In their early years of marriage, the couple moved to Spirit Lake, Iowa, where Romero and their son, Eamonn, were born. "We loved Iowa," McCullough says, "but when Joe interviewed for a new position in Chicago, and Judith, then six, called the Sears Tower the biggest grain elevator she'd ever seen, we decided it was time to move." This launched the family on a path that included Chicago, Dallas and Los Angeles, and finally Atlanta, now home for 32 years. McCullough's children graduated from independent schools in Atlanta. "Joe and I always believed in the value of good education and knew the importance of giving our support," she adds.

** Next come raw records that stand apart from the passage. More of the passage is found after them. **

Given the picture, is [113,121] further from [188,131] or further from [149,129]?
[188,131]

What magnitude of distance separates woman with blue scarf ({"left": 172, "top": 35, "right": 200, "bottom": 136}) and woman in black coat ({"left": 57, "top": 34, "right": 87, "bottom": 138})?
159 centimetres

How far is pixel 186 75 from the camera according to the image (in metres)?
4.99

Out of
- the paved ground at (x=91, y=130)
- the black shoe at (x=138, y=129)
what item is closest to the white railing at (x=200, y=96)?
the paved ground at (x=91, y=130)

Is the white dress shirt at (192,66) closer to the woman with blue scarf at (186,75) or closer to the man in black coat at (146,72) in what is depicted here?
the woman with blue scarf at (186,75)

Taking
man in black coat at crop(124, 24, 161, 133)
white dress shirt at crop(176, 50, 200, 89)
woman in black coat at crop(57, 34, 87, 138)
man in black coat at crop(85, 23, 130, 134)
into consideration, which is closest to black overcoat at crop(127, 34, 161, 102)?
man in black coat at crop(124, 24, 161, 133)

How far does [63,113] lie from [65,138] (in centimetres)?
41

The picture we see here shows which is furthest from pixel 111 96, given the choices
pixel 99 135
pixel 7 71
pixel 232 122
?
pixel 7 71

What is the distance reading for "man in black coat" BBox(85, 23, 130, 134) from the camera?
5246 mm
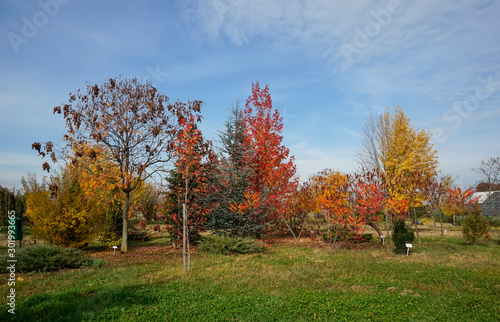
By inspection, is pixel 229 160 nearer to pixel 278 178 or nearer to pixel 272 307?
pixel 278 178

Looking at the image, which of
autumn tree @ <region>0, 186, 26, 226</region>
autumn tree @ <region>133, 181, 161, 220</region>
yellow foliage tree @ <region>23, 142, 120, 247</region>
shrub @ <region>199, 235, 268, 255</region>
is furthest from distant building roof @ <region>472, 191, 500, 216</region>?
autumn tree @ <region>0, 186, 26, 226</region>

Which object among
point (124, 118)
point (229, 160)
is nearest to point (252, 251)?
point (229, 160)

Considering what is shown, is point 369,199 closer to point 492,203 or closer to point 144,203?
point 144,203

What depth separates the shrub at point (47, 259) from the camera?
8.66m

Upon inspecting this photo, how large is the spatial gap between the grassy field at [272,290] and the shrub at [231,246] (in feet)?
3.01

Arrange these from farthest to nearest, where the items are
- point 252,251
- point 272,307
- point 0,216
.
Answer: point 0,216, point 252,251, point 272,307

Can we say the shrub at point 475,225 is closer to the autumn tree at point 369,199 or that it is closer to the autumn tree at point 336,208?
the autumn tree at point 369,199

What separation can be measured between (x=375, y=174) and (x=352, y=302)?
1085 centimetres

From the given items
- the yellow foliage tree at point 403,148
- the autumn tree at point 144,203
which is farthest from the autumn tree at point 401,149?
the autumn tree at point 144,203

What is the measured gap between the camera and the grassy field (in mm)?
5543

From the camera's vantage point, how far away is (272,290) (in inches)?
275

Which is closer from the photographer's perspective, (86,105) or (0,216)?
(86,105)

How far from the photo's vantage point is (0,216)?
77.2 ft

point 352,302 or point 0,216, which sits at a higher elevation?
point 0,216
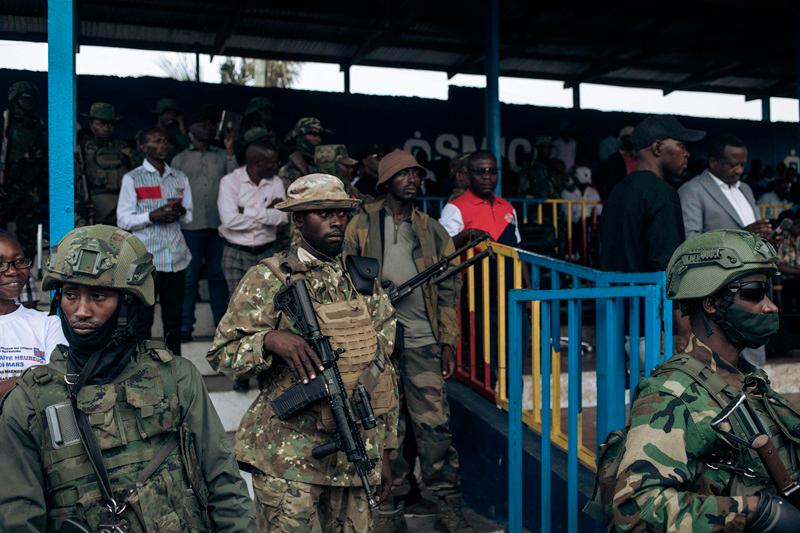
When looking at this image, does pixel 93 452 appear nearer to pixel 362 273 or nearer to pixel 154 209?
pixel 362 273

After their children were grown, the couple took the opportunity to travel, journeying "to seven continents after Joe retired," McCullough says. The breadth of their experiences, including those with other independent schools, gives special meaning to her appreciation of the education Pace offers and her plans for a future gift. She notes, "I am committed to continuing our support of Pace."

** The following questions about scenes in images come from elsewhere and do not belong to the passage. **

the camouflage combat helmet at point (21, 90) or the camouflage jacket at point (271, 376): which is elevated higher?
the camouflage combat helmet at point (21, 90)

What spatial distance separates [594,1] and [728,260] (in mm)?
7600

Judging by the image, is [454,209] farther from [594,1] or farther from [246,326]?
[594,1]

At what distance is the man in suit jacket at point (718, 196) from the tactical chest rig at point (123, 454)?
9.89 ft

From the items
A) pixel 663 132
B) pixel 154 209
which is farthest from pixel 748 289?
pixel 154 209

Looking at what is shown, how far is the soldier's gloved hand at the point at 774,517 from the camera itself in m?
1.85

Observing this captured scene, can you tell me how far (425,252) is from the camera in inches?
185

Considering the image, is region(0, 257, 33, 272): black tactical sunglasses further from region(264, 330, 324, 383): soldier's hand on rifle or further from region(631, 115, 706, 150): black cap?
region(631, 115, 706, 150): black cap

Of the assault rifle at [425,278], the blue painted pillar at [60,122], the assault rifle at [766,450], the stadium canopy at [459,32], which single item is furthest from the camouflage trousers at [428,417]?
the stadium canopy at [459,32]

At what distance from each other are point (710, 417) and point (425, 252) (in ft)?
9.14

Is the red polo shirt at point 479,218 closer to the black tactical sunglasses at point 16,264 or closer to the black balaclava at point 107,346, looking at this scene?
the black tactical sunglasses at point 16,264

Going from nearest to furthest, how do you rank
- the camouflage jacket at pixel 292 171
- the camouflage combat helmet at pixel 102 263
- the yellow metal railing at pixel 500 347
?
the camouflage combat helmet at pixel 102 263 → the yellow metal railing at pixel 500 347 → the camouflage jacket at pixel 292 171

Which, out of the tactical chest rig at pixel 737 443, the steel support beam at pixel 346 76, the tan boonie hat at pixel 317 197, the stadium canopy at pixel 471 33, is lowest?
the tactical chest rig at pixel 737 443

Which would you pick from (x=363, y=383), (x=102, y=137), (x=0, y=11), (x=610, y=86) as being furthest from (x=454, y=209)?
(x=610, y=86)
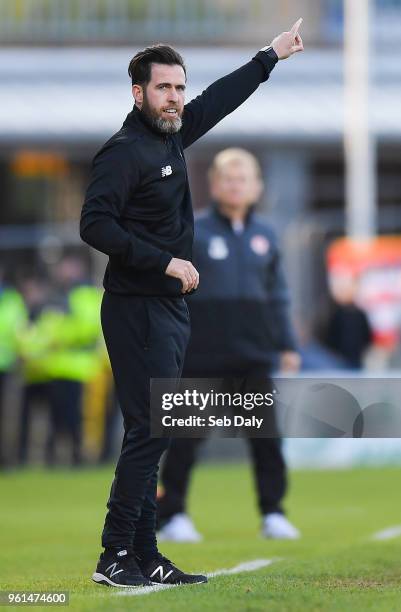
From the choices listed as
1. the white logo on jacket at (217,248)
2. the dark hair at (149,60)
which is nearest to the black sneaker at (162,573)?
the dark hair at (149,60)

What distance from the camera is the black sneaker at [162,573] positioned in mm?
6773

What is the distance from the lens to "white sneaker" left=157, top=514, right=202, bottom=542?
33.1 feet

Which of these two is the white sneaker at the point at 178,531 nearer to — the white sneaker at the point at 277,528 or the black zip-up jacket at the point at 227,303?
the white sneaker at the point at 277,528

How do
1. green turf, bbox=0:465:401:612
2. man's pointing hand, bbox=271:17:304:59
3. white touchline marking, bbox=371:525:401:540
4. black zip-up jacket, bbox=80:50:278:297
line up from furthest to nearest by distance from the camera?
1. white touchline marking, bbox=371:525:401:540
2. man's pointing hand, bbox=271:17:304:59
3. black zip-up jacket, bbox=80:50:278:297
4. green turf, bbox=0:465:401:612

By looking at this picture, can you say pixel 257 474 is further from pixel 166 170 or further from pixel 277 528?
pixel 166 170

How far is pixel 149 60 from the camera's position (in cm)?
666

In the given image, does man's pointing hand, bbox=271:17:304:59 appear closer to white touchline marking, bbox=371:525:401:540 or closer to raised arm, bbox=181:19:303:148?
raised arm, bbox=181:19:303:148

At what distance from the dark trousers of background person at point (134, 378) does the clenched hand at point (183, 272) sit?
17 cm

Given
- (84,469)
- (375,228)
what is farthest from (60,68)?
(84,469)

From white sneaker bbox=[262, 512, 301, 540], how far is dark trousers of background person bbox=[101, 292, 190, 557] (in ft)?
11.5

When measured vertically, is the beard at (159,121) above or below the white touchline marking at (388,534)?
above

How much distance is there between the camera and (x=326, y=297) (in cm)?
1994

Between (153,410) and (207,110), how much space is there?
1.25 meters

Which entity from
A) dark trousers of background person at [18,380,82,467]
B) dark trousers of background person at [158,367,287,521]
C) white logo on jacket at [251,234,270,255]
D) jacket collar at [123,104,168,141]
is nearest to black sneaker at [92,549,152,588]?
jacket collar at [123,104,168,141]
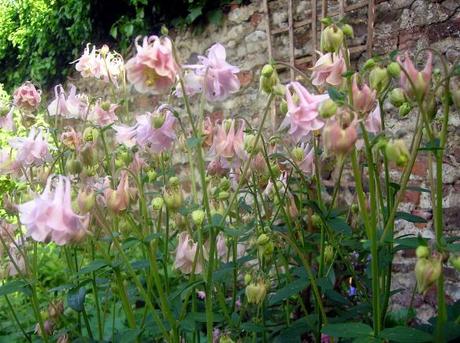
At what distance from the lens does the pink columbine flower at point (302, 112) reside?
122cm

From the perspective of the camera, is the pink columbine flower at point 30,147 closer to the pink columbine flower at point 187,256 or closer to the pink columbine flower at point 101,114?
the pink columbine flower at point 101,114

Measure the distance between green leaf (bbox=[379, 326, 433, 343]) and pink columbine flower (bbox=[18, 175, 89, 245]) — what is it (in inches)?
24.4

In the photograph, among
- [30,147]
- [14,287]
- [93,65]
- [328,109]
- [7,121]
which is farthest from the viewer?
[93,65]

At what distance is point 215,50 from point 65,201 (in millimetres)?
467

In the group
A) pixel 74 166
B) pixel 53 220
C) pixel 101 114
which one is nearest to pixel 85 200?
pixel 53 220

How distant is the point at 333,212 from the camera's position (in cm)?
157

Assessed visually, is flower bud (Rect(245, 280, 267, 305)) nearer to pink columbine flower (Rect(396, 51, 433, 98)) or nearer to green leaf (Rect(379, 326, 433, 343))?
green leaf (Rect(379, 326, 433, 343))

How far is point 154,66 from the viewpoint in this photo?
3.96 ft

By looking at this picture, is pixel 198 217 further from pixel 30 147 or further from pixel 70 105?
pixel 70 105

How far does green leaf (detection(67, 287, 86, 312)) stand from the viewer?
4.80 ft

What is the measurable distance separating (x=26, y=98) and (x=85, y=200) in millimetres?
973

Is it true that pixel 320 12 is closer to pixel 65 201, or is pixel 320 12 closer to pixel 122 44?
pixel 122 44

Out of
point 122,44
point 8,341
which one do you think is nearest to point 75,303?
point 8,341

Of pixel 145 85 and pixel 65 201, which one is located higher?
pixel 145 85
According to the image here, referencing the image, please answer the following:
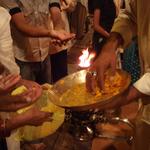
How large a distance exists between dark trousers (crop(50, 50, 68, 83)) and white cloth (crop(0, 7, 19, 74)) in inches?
35.3

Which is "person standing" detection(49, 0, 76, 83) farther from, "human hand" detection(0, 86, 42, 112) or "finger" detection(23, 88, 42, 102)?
"human hand" detection(0, 86, 42, 112)

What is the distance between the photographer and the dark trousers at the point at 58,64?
3148 millimetres

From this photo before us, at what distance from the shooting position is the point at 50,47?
9.83 feet

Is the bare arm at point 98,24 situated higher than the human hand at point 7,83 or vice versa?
the human hand at point 7,83

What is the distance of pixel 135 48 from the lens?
2812 millimetres

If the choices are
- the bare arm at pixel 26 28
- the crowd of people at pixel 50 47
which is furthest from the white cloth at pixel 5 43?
the bare arm at pixel 26 28

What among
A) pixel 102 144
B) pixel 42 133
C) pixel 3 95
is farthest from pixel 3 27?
pixel 102 144

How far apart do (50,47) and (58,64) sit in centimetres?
26

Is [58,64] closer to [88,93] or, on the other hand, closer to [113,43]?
[113,43]

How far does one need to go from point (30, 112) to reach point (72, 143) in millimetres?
491

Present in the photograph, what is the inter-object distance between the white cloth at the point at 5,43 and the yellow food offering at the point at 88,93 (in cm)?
73

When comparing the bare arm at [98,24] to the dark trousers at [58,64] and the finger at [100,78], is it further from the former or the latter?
the finger at [100,78]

McCullough is also eager to point out the benefits of the CRT as a planned giving vehicle, because it is easy to do and can be advantageous from a capital gains perspective if donating low-basis stock. "A CRT can benefit both—providing continual income to the donor and setting aside funds for the institution once the donor passes away," she says.
She believes others would choose this way of giving to charity if they realized "a CRT is a two-way street—you get a benefit and eventually, so do your charities. It's a win-win."
McCullough is pleased to help Pace through membership in The Castle Circle, however, she is clear that she isn't seeking special recognition. She says, "The fact that Pace is taking good care of my granddaughter is the only thing that matters."